Processo apresentado por Zé Trovão questiona aumento anunciado a 17 dias do primeiro turno e pede até a cassação do registro ou diploma do presidente
O ministro André Mendonça será o relator, no Tribunal Superior Eleitoral, da ação que questiona o reajuste de 15,04% do Bolsa Família anunciado pelo governo Lula nesta quinta-feira (17).
O processo foi apresentado pelo deputado federal Zé Trovão (PL-SC) e distribuído por sorteio ao gabinete de Mendonça.
Na representação, o parlamentar pede que o TSE suspenda imediatamente o aumento e mantenha os valores anteriores até o julgamento definitivo do processo. Como alternativa, solicita que o reajuste fique suspenso até o encerramento das eleições.
A ação também pede a aplicação de multa e, caso a Justiça Eleitoral entenda que a medida teve gravidade suficiente para afetar a igualdade entre os candidatos, a cassação do registro ou do diploma de Luiz Inácio Lula da Silva.
Até o momento, não existe decisão do TSE sobre os pedidos.
Reajuste foi anunciado a 17 dias da eleição
O principal argumento apresentado por Zé Trovão é que o aumento foi anunciado durante a campanha eleitoral, faltando apenas 17 dias para o primeiro turno.
O deputado também afirma que os novos valores não estavam previstos no Projeto de Lei Orçamentária encaminhado pelo governo ao Congresso em agosto.
Segundo a representação, a proximidade da votação e o impacto financeiro da medida podem caracterizar conduta vedada a agentes públicos e abuso de poder político.
Caberá ao TSE analisar se o reajuste representa apenas uma atualização regular de uma política pública ou se possui potencial para interferir na disputa eleitoral.
Ação não pede o fim do Bolsa Família
Os advogados do parlamentar afirmam que a ação não pretende interromper o Bolsa Família nem impedir o pagamento dos benefícios já concedidos.
“Não se pretende interromper o programa Bolsa Família nem impedir o pagamento dos benefícios regularmente concedidos”, diz a petição.
O objetivo seria suspender exclusivamente o acréscimo anunciado durante a campanha até que a Justiça Eleitoral examine sua legalidade.

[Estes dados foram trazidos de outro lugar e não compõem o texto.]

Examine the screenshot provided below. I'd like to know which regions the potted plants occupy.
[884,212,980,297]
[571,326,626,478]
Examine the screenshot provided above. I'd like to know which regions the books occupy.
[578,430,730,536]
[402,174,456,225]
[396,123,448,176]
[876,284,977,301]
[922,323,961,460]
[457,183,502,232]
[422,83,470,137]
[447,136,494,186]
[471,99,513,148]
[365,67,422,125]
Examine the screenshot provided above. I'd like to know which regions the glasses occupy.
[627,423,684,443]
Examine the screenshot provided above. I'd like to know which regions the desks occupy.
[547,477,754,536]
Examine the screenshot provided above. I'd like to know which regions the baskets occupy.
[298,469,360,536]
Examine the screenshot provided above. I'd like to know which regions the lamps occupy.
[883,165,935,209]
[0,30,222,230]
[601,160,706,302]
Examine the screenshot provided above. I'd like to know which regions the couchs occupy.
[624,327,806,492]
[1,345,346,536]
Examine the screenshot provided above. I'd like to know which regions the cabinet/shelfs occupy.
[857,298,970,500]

Caso o pedido seja aceito, os valores anteriores seriam mantidos temporariamente.
Novos valores seriam pagos entre os turnos
Com o reajuste, o piso do Bolsa Família passará de R$ 600 para R$ 691. O benefício médio deverá subir de R$ 675 para R$ 777.
O pagamento dos novos valores está previsto para começar em 19 de outubro, depois do primeiro turno e antes de um eventual segundo turno da eleição presidencial.
Esse calendário é um dos pontos utilizados pela ação para sustentar que a medida pode produzir reflexos eleitorais.
O governo estima que o reajuste terá impacto adicional de R$ 5,8 bilhões ainda em 2026 e de aproximadamente R$ 22 bilhões em 2027.
Governo defende correção pela inflação
A gestão Lula sustenta que o aumento corresponde à inflação acumulada desde a reformulação do Bolsa Família, ocorrida em 2023.
O governo também afirma que não está criando um novo benefício nem alterando as regras de acesso ao programa. A mudança atingiria apenas os valores pagos aos beneficiários.
Essa será uma das principais questões analisadas pela Justiça Eleitoral.
O TSE deverá decidir se a medida representa uma correção legítima de valores ou se o anúncio durante a campanha, com pagamento previsto entre os turnos, pode configurar uso eleitoral de uma política pública.
Mendonça ficará no centro de novo embate
Como relator, André Mendonça poderá analisar os primeiros pedidos apresentados na ação, incluindo a tentativa de suspensão imediata do reajuste.
O processo coloca o ministro no centro de mais uma disputa de grande impacto político, desta vez envolvendo diretamente a campanha de Lula e um dos principais programas sociais do governo.
A possibilidade de cassação é uma consequência pedida pelo autor da representação, mas dependerá da análise das provas e do entendimento do TSE sobre a gravidade da conduta.
Por enquanto, o reajuste permanece anunciado e não existe decisão judicial suspendendo os novos valores.